[Dataset entries start]
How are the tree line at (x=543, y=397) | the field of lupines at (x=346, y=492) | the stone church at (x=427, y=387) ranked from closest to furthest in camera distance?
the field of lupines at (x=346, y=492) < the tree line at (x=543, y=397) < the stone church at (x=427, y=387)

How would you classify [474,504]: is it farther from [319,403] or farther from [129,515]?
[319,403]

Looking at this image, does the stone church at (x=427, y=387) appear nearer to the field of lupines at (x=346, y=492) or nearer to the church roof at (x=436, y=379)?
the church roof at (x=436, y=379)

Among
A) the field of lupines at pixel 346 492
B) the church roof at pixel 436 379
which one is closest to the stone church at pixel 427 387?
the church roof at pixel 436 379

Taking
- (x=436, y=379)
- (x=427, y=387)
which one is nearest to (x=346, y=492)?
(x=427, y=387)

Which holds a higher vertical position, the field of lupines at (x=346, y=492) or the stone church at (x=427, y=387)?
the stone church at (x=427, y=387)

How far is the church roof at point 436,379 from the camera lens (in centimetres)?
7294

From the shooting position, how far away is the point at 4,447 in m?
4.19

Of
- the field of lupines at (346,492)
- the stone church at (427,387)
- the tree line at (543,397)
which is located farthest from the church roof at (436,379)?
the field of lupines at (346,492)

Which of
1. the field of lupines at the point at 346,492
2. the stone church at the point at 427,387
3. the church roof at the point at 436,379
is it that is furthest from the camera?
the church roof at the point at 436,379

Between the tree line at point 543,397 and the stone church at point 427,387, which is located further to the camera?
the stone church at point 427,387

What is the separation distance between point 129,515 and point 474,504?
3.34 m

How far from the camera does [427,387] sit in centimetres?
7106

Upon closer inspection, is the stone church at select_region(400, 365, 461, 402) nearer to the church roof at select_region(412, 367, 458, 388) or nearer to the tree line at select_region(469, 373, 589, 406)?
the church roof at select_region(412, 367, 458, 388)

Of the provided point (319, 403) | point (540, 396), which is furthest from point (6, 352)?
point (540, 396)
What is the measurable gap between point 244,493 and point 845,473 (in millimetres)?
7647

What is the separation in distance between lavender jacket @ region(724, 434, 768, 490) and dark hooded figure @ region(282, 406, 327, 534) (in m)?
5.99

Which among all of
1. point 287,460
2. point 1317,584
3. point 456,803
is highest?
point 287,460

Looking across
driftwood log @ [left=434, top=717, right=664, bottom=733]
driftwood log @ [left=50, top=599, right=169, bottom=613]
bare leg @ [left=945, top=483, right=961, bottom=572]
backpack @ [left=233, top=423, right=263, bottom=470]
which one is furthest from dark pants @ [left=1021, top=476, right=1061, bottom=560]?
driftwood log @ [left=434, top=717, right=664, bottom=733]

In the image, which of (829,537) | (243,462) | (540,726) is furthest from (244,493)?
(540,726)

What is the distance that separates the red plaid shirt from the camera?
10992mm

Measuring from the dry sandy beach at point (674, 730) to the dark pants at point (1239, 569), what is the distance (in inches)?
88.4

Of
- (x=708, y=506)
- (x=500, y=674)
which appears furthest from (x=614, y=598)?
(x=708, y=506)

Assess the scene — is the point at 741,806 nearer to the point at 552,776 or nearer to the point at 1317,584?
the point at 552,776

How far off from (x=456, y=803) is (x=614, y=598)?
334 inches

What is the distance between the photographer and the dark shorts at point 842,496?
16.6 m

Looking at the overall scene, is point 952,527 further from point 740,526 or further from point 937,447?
[Dataset entries end]
■ Your instructions: Reproduce all of the items above verbatim, keeping every line unchanged.

■ Solution to the exercise:
How are the tree line at (x=543, y=397) | the field of lupines at (x=346, y=492) | the stone church at (x=427, y=387) ranked from closest to furthest in camera distance?
the field of lupines at (x=346, y=492) < the tree line at (x=543, y=397) < the stone church at (x=427, y=387)

How would you classify [474,504]: is it farther from [319,403] or farther from [129,515]?
[319,403]

Looking at this image, does the stone church at (x=427, y=387) appear nearer to the field of lupines at (x=346, y=492) or nearer to the church roof at (x=436, y=379)?
the church roof at (x=436, y=379)

Among
A) the field of lupines at pixel 346 492
B) the church roof at pixel 436 379
which one is closest to the stone church at pixel 427 387?
the church roof at pixel 436 379

Taking
- (x=436, y=379)
- (x=427, y=387)
which one is nearest to (x=346, y=492)?
(x=427, y=387)

Which holds a higher vertical position, the field of lupines at (x=346, y=492) or the stone church at (x=427, y=387)?
the stone church at (x=427, y=387)

How far is the church roof at point 436,379 from the camera lens (in centimetres)?
7294

From the shooting position, how far away is the point at 4,447 in m?
4.19

Of
- the field of lupines at (346,492)
- the stone church at (427,387)
- the tree line at (543,397)
which is located farthest from the church roof at (436,379)?
the field of lupines at (346,492)

Which of
1. the field of lupines at the point at 346,492
2. the stone church at the point at 427,387
3. the church roof at the point at 436,379
is it that is furthest from the camera?
the church roof at the point at 436,379

Between the tree line at point 543,397 and the stone church at point 427,387, which is located further to the camera?
the stone church at point 427,387

What is the separation distance between point 129,515 and point 474,504?
3.34 m

How far from the camera does [427,387] sit in centimetres?
7106

Upon closer inspection, is the stone church at select_region(400, 365, 461, 402) nearer to the church roof at select_region(412, 367, 458, 388) or nearer to the tree line at select_region(469, 373, 589, 406)?
the church roof at select_region(412, 367, 458, 388)

Of the provided point (319, 403) | point (540, 396), which is furthest from point (6, 352)?
point (540, 396)
What is the measurable gap between point 244,493 and point 845,473 (in millimetres)?
7647

What is the separation in distance between lavender jacket @ region(724, 434, 768, 490) and dark hooded figure @ region(282, 406, 327, 534) (in m)?
5.99

Which among all of
1. point 287,460
2. point 1317,584
3. point 456,803
is highest?
point 287,460

Looking across
driftwood log @ [left=434, top=717, right=664, bottom=733]
driftwood log @ [left=50, top=599, right=169, bottom=613]
bare leg @ [left=945, top=483, right=961, bottom=572]
backpack @ [left=233, top=423, right=263, bottom=470]
which one is furthest from dark pants @ [left=1021, top=476, right=1061, bottom=560]?
driftwood log @ [left=434, top=717, right=664, bottom=733]

In the image, which of (829,537) | (243,462) | (540,726) is furthest from (244,493)?
(540,726)

What is the distance that separates the red plaid shirt from the camera?
10992mm

Measuring from the dry sandy beach at point (674, 730) to the dark pants at point (1239, 569), what is the distance (in inches)?
88.4

Of
- (x=708, y=506)
- (x=500, y=674)
which appears furthest from (x=614, y=598)?
(x=708, y=506)

Assess the scene — is the point at 741,806 nearer to the point at 552,776 or nearer to the point at 1317,584?
the point at 552,776

How far off from (x=456, y=803) is (x=614, y=598)?
334 inches

What is the distance between the photographer and the dark shorts at point 842,496?
16.6 m

Looking at the overall scene, is point 952,527 further from point 740,526 or further from point 937,447?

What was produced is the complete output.